Jesus offers a new measure for love. He says “just as I have loved you” at the very moment when, for love, he gives everything. “Before the Passover celebration, Jesus (…), having loved his own who were in the world, showed them the full extent of his love” (John 13:1). He begins by washing their feet while saying, “I have given you an example” (verse 15). Then, deeply troubled by the fact that one of the Twelve, the apostle Judas, is going to betray him, he still keeps on loving him, expressing that love by handing him a piece of bread: “He took it and gave it to Judas” (verse 26). And finally, the gift of an example and the gift of a piece of bread culminate in the gift of the commandment: “I give you a new commandment.”

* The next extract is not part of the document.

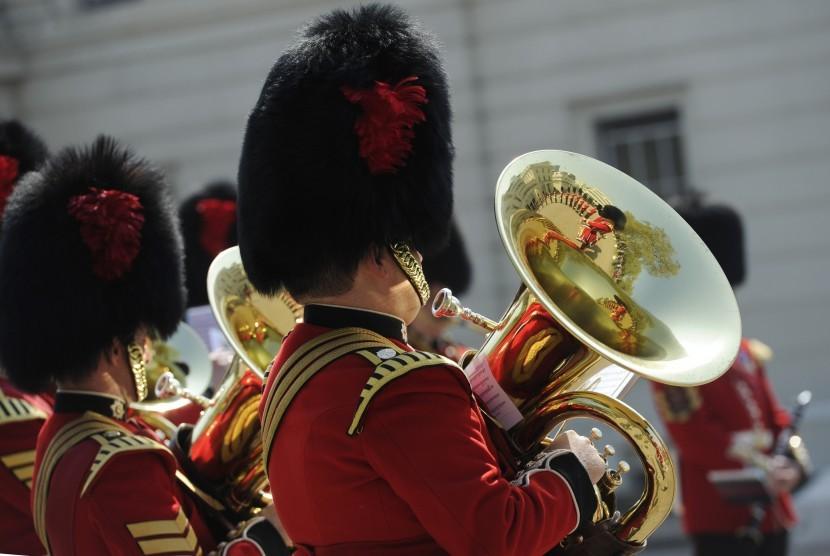 Penjaga Istana Buckingham Inggris.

Just before the new commandment there are some enigmatic words: “Now the Son of man has been glorified” (verse 31). How is Christ glorified before he enters into the glory of his Father by his cross and resurrection? He is already glorified, because his glory is to love. That is why his glory is manifested now, when he “shows the full extent of his love.” Judas “went out into the night” to hand him over. But Jesus does not submit passively to the event: while being handed over, he gives himself, continuing to love in a situation that seems hopeless. That is his glory.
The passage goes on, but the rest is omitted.